---------- Record list ----------
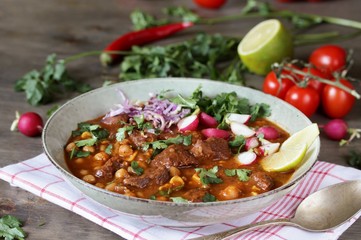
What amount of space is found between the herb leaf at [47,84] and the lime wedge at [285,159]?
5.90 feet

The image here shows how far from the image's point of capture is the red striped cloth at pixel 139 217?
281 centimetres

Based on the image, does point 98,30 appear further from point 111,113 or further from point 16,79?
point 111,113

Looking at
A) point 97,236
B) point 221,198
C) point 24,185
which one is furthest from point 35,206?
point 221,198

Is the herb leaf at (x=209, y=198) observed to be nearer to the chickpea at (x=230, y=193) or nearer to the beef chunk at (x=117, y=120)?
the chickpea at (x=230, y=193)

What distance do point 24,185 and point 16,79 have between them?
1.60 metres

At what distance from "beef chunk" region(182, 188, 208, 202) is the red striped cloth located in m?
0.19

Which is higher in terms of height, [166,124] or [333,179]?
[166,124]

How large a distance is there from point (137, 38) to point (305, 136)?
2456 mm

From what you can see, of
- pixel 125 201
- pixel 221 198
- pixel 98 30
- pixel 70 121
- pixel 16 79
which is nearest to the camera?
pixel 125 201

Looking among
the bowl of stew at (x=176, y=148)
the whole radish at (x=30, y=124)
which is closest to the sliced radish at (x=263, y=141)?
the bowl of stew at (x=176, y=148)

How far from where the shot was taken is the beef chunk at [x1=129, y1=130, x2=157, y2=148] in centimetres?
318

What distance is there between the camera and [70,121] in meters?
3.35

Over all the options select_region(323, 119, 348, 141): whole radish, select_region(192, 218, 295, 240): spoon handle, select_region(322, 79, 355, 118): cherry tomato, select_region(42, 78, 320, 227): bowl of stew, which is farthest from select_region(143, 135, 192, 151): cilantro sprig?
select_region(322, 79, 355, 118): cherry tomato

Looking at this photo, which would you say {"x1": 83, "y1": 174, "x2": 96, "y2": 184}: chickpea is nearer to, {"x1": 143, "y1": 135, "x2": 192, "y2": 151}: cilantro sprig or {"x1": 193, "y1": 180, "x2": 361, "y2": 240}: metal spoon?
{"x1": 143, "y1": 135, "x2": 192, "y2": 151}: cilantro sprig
----------
_Description of the task_
Pictures are to be left out; the records above must be repeated word for word.

_Response to this exercise_
What amount of space is found between the herb leaf at [47,84] and the lime wedge at [285,159]?
5.90 feet

The image here shows how far from the image's point of capture is the red striped cloth at pixel 139 217?
281 centimetres

Based on the image, does point 98,30 appear further from point 111,113 or further from point 16,79?
point 111,113

Looking at
A) point 97,236
B) point 221,198
C) point 24,185
which one is furthest from point 35,206?
point 221,198

Is the herb leaf at (x=209, y=198) observed to be nearer to the chickpea at (x=230, y=193) or nearer to the beef chunk at (x=117, y=120)?
the chickpea at (x=230, y=193)

What distance do point 24,185 and point 16,79 have between them?
1.60 metres

At what distance from "beef chunk" region(182, 188, 208, 202) is the red striped cloth located in m?
0.19

Which is higher in terms of height, [166,124] or [333,179]?
[166,124]

How large a distance is there from point (137, 38) to point (305, 136)?
2456 mm

From what you can see, of
- pixel 125 201
- pixel 221 198
- pixel 98 30
- pixel 70 121
- pixel 16 79
which is nearest to the camera?
pixel 125 201

Looking among
the bowl of stew at (x=176, y=148)
the whole radish at (x=30, y=124)
which is closest to the sliced radish at (x=263, y=141)?
the bowl of stew at (x=176, y=148)

How far from where the shot was taken is the beef chunk at [x1=129, y1=130, x2=157, y2=148] in centimetres?
318

What distance is there between the camera and [70,121] in meters?
3.35

Over all the options select_region(323, 119, 348, 141): whole radish, select_region(192, 218, 295, 240): spoon handle, select_region(322, 79, 355, 118): cherry tomato, select_region(42, 78, 320, 227): bowl of stew, which is farthest from select_region(143, 135, 192, 151): cilantro sprig?
select_region(322, 79, 355, 118): cherry tomato

Looking at this photo, which would you say {"x1": 83, "y1": 174, "x2": 96, "y2": 184}: chickpea is nearer to, {"x1": 143, "y1": 135, "x2": 192, "y2": 151}: cilantro sprig or {"x1": 193, "y1": 180, "x2": 361, "y2": 240}: metal spoon?
{"x1": 143, "y1": 135, "x2": 192, "y2": 151}: cilantro sprig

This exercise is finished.